The OIC, which has 54 member-countries, including wealthy Arab petroleum-exporting states, helped broker the Sept. 2, 1996 government-MNLF peace pact.
"We are hoping that the OICs fact-finding mission will not be misled with allegations that soldiers destroyed facilities inside the camp during the raid. This is what certain people here are trying to project," a 60-year-old Ustadz said in Maguindanaoan dialect.
The hostilities in the MNLFs territory here reportedly erupted when members of the front opened fire on soldiers searching for two notorious kidnappers holding out in the area, triggering running gunbattles that exacted casualties on both sides. Another source, who requested anonymity, said they are apprehensive that the intervention of the OIC will only embolden other MNLF groups in the South to unduly use the international forum as a venue for ventilating sentiments against military and police actions against them.

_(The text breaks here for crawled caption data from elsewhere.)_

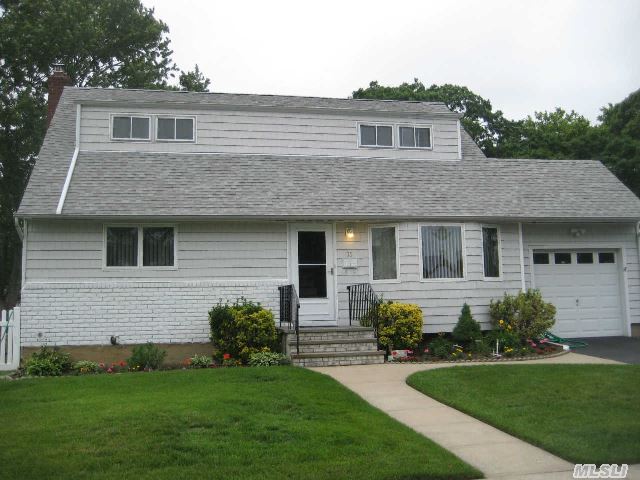 Center Hall Colonial Cape On Large Property In The Woodward Section. Huge Kitchen,  Andersen Windows Down,  2 Updated Baths,  Newly Finished Hardwood Floors,  Freshly Painted,  Young Weil Mclein Boiler,  New Rear Roof,  1/2 Finished Basement,  Garage W/Ee & More,  Hurry!!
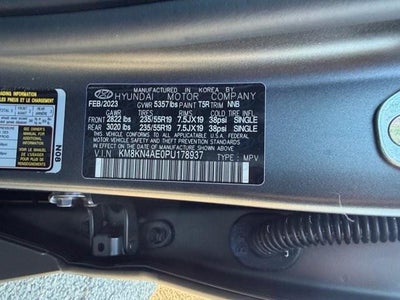 2023 Hyundai IONIQ 5 SEL RWD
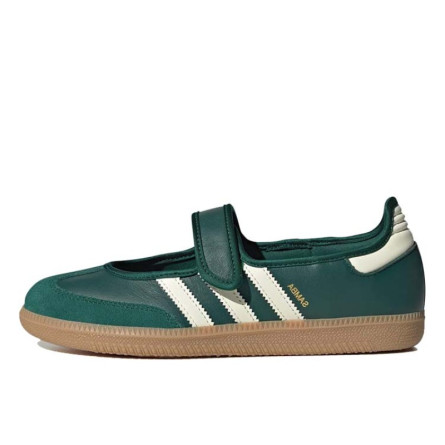 Adidas Samba Jane Green White Gum - 1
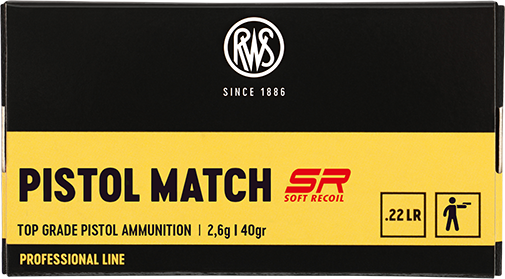 RWS .22 L.r. Pistol Match SR RWS .22 L.r. Pistol Match SR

Foreign donors funding various livelihood projects in the MNLF camp here earlier said the agricultural facilities they help put up for former fighters of the front have not been destroyed in the militarys bombardment of the camp.
In a press statement, Fairudz Ebus of the Ecumenical Commission for Displaced Families and Communities (ECDFC), a non-government organization which conducted an on-site verification of the circumstances that led to the hostilities, said they found all the buildings and livelihood facilities in the MNLF camp still intact after the conflict.
Ebus said among those that inspected the site were representatives of the United Nations Development Program and Regional Social Welfare Secretary Bainon Karon of the Autonomous Region Muslim Mindanao
"The facilities as well as the buildings we were requested to see for ourselves during our visit to the area were found to be still existing," Ebus said in a written statement.